Multi-GPU & stream management.

Hello everyone,

I have 4 kernels, two working on the first device (AA,BB) and two on the second device (CC,DD). I would like to have F3_1 from the last iteration copied on the second device (in F3_2), but i also want to be sure that BB will not start until the copy is finished. Right now i am not able to have the two device working in parrallel but in can’t enforce my two conditions.
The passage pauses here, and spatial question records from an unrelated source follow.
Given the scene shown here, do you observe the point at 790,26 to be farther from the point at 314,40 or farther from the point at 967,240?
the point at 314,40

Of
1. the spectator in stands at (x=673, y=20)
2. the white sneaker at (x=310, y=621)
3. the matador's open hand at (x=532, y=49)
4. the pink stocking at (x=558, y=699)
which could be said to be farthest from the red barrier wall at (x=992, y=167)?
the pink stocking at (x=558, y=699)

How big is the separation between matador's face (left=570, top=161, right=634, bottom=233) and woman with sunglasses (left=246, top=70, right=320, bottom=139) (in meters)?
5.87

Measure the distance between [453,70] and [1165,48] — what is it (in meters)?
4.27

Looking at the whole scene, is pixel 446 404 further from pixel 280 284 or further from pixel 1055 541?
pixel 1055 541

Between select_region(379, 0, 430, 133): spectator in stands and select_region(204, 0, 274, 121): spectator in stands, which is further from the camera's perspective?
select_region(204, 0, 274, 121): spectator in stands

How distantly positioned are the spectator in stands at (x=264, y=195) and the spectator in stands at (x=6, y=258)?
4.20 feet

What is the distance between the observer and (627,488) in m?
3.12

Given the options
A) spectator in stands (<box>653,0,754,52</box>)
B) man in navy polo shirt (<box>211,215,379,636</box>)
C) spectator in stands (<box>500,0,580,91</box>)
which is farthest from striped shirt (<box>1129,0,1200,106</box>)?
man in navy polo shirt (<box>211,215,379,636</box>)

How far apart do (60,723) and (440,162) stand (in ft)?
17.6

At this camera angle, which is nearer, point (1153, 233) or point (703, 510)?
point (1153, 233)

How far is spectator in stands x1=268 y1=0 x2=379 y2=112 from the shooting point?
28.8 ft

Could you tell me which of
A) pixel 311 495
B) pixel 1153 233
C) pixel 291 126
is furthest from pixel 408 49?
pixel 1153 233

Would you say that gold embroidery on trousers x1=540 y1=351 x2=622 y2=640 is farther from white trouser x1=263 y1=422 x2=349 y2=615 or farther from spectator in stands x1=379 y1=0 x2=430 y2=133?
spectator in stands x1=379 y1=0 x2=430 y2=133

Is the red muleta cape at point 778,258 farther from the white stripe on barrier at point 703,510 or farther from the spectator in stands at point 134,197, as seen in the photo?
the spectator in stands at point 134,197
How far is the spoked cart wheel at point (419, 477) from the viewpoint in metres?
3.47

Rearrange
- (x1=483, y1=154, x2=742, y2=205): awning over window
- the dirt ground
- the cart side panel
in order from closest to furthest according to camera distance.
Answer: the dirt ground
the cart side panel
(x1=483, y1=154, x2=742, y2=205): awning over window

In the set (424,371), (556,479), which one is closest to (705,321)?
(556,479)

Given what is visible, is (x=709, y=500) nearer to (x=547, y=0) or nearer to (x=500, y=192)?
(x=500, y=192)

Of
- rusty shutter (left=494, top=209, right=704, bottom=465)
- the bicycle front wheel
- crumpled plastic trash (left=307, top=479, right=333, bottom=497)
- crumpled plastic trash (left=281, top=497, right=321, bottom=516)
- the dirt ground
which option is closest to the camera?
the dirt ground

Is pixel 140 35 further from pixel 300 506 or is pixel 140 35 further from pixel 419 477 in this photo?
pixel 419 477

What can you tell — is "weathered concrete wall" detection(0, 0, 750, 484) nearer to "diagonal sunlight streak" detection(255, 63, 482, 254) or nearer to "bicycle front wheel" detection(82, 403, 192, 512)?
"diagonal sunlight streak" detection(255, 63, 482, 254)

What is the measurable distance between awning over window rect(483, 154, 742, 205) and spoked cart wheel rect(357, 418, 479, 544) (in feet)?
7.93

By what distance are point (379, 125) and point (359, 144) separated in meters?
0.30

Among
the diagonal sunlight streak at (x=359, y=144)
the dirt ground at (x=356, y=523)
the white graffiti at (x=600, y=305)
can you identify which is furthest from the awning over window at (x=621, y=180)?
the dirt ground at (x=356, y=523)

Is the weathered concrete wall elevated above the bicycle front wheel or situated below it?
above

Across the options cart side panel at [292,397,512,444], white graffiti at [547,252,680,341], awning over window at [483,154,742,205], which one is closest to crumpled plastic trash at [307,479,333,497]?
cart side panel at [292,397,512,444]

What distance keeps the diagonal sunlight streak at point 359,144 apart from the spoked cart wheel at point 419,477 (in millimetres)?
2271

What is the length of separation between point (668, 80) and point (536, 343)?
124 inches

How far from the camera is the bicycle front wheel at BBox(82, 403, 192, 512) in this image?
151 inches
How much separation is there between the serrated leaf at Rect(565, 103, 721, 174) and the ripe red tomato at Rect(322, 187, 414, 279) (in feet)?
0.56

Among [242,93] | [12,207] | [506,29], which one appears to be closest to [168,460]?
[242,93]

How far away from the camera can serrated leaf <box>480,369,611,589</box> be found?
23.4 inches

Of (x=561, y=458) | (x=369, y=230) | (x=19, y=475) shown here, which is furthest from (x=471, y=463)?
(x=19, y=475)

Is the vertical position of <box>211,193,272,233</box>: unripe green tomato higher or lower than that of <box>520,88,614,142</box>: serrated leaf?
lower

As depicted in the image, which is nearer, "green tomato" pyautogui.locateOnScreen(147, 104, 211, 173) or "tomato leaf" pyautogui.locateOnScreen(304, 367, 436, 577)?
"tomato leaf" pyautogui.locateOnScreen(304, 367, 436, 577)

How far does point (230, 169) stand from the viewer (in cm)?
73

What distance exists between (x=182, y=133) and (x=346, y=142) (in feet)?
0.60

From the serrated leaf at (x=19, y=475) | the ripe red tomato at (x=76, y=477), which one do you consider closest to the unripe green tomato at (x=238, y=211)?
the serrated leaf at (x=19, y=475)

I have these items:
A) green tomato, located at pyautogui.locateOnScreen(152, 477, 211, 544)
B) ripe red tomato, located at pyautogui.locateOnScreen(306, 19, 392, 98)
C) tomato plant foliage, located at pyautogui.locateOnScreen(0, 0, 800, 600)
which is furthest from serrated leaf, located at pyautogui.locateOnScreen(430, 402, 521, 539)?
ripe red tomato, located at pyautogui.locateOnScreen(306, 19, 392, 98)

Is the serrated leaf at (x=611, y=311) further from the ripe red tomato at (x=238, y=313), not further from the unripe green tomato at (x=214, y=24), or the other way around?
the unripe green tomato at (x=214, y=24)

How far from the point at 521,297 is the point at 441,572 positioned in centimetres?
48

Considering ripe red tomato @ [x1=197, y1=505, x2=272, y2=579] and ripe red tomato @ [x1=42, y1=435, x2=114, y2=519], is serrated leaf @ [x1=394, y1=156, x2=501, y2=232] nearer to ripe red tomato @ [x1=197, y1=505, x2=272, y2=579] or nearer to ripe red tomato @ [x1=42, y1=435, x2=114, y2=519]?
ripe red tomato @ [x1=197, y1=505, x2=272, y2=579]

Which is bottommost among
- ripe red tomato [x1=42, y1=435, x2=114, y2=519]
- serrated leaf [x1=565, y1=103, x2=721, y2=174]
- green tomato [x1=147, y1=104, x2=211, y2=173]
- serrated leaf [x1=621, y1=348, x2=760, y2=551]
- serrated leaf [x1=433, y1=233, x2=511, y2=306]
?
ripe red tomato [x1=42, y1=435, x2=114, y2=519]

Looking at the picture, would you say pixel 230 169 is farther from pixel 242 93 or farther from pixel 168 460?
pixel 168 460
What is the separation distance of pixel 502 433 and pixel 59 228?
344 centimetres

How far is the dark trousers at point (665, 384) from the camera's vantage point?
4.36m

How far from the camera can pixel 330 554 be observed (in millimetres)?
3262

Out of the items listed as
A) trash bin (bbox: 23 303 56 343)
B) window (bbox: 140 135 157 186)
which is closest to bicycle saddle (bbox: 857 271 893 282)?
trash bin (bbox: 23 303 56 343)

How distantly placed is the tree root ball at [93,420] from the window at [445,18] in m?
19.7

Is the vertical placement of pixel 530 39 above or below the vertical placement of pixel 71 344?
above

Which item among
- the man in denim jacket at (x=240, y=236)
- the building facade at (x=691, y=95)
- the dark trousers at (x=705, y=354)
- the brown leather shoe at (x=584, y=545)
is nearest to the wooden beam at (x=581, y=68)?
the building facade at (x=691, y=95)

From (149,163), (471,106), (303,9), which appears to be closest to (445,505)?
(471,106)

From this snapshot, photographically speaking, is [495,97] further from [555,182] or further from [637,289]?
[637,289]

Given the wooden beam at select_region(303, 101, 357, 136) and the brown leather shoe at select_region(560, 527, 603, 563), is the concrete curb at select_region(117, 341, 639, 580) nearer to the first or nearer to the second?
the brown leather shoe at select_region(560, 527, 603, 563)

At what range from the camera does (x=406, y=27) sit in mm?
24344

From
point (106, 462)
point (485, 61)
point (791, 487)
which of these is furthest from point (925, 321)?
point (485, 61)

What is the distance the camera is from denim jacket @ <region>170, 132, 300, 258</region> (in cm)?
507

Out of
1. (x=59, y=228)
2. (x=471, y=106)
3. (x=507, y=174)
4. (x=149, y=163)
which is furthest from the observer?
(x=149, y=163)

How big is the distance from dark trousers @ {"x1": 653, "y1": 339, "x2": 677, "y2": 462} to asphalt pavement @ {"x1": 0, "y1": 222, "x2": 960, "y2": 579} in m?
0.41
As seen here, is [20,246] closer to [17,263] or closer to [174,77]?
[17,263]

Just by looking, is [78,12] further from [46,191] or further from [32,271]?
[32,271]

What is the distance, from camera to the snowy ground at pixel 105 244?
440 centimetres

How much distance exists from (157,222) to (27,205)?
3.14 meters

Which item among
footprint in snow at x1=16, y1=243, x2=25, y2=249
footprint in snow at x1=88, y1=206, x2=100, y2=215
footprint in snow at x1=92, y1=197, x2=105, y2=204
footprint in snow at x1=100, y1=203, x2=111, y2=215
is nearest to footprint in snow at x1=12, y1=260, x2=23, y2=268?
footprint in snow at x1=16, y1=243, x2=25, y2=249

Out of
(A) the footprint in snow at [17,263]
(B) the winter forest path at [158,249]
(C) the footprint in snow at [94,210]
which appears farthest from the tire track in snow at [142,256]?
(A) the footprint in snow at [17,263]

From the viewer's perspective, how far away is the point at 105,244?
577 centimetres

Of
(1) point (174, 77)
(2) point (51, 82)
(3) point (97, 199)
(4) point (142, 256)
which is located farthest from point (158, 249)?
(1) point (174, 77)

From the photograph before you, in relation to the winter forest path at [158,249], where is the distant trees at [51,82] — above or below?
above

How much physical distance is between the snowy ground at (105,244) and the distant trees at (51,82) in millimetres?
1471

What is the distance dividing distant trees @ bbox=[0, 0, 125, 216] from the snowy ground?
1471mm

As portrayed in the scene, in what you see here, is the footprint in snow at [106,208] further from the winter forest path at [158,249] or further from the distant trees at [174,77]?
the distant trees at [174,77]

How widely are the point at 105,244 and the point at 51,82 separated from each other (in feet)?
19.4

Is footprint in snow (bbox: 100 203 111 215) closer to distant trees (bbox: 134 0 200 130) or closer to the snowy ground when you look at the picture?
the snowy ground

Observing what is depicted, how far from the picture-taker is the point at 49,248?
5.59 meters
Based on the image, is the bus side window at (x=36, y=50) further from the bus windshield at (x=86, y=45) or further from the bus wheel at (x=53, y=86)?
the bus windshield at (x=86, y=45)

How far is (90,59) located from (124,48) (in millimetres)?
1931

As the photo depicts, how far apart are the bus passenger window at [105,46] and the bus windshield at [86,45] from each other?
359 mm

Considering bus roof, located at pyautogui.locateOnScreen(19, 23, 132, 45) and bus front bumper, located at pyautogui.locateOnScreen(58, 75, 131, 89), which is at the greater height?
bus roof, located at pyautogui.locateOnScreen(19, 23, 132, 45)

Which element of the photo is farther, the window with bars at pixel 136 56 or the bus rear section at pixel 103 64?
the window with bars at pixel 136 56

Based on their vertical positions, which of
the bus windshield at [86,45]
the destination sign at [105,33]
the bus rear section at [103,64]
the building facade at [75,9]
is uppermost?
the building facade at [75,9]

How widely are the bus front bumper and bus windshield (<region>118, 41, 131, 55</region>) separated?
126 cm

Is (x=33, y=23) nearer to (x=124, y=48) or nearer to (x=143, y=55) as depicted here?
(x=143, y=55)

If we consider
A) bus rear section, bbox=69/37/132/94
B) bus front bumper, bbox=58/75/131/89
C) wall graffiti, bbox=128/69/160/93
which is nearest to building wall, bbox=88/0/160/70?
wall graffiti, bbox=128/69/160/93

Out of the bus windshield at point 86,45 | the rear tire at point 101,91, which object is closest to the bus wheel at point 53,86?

I hope this makes sense, your help is really apreciated

I hope this makes sense.

Here is my code (simplified):

cudaSetDevice(0);
cudaStream_t s0;
cudaStreamCreate(&s0);

cudaSetDevice(1);
cudaStream_t s1;
cudaStreamCreate(&s1);

//First iteration 
cudaSetDevice(0);
AA<<<block,threads,0,s0>>>(F1,F2);
BB<<<block,threads,0,s0>>>(F2,F3_1); 
DD<<<block,threads,0,s1>>>(F4,F5);

//Other iterations
for(int t=1;t<T;t++)
{
	cudaSetDevice(0);
	AA<<<block,threads,0,s0>>>(F1,F2);
	BB<<<block,threads,0,s0>>>(F2,F3_1); 

	cudaSetDevice(1);
	cudaMemcpyPeerAsync(F3_2,1,F3_1,0,sizeF3,s1);

	CC<<<block,threads,0,s1>>>(F4,F3_2);
	DD<<<block,threads,0,s1>>>(F4,F5);
}

Robin

What about using events?

For example, in

cudaStream_t streamA, streamB; 
cudaEvent_t eventA, eventB; 
 
cudaSetDevice( 0 ); 
cudaStreamCreate( &streamA ); // streamA and eventA belong to device-0 
cudaEventCreaet( &eventA ); 
 
cudaSetDevice( 1 ); 
cudaStreamCreate( &streamB ); // streamB and eventB belong to device-1 
cudaEventCreate( &eventB ); 
 
kernel<<<..., streamB>>>(...); 
cudaEventRecord( eventB, streamB ); 
 
cudaSetDevice( 0 ); 
cudaEventSynchronize( eventB ); 
kernel<<<..., streamA>>>(...);

device 0 will not start executing the kernel until device 1 finishes its kernel.

Thank you for your answer. I didn’t know it was possible to associate a event with a device. I kind of see how i could use that to do what I want.